Em 1960, Alzira Vargas escreveu o livro Getúlio Vargas, meu pai. O que essa correspondência, a que você teve acesso, acrescenta àquele relato da filha?
O livro de Alzira, um best-seller à época, encerra a narrativa com a instauração do Estado Novo. Isto é, não cobre os acontecimentos relacionados nesse terceiro volume da biografia e, portanto, não abrange o período das cartas trocadas por ela com o pai enquanto ele se encontrava em São Borja, após ser deposto em 1945. Além dessas cartas, também tive acesso aos rascunhos do segundo livro de memórias de Alzira, que ficou inacabado e jamais foi publicado. A crise de agosto de 1954, por exemplo, é contada por ela nesse segundo volume, de forma inédita, com riquezas de detalhes, a partir de uma perspectiva notoriamente subjetiva e parcial, mas revelando importantes detalhes de bastidores e do cotidiano familiar.
Que legado você acha que o Getúlio deixou?
Getúlio, inegavelmente, modernizou o Brasil.
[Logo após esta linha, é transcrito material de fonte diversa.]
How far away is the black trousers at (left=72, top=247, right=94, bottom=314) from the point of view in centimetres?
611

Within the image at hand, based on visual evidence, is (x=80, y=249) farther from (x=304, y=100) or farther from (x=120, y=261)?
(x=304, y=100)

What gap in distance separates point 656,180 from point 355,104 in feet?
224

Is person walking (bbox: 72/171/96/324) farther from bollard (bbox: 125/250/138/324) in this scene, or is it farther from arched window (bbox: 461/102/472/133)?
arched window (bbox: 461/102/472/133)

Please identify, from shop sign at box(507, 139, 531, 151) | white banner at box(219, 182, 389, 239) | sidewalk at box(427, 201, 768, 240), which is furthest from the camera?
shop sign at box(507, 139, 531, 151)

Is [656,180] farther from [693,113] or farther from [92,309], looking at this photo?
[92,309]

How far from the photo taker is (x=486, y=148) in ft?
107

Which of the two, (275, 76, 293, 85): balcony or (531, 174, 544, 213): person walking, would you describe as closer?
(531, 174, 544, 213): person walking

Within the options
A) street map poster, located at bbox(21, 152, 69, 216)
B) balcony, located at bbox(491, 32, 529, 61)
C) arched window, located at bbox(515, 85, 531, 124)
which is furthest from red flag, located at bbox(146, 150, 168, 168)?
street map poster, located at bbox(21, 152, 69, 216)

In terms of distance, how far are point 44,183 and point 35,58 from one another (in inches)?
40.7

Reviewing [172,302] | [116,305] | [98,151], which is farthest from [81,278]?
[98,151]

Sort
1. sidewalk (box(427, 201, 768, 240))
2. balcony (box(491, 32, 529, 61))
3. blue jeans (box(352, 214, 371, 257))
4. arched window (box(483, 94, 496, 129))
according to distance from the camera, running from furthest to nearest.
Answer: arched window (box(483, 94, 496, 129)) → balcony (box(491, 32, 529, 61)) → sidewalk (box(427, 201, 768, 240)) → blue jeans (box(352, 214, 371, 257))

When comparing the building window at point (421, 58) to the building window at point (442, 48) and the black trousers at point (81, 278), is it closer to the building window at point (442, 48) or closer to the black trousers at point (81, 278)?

Em 1930, pegou um país agrário, semifeudal e, no espaço de pouco mais de duas décadas, o conduziu para o rumo do desenvolvimento. O projeto nacional desenvolvimentista nos deixou legados indiscutíveis, como a Petrobras, a siderúrgica de Volta Redonda, o BNDES e o Banco do Nordeste, entre tantos outros. Também é evidente a herança positiva das leis trabalhistas, que estabeleceu relativo equilíbrio na relação entre capital e trabalho em um país, do ponto de vista histórico, recém-saído da escravidão. Isso não significa que o legado de Getúlio seja inteiramente positivo. A ditadura do Estado Novo permanece como uma nódoa indelével em nossa história. O cerceamento das liberdades, a censura à imprensa, a perseguição feroz a intelectuais e sindicalistas, tudo isso merece crítica veemente. Portanto, é impossível analisar a trajetória de Getúlio por uma única perspectiva, encará-lo historicamente de modo maniqueista, reducionista. Como bem escreve o historiador Boris Fausto, na quarta capa do primeiro volume, “Getúlio é, para o bem e para o mal, a figura mais importante da história brasileira no século XX”.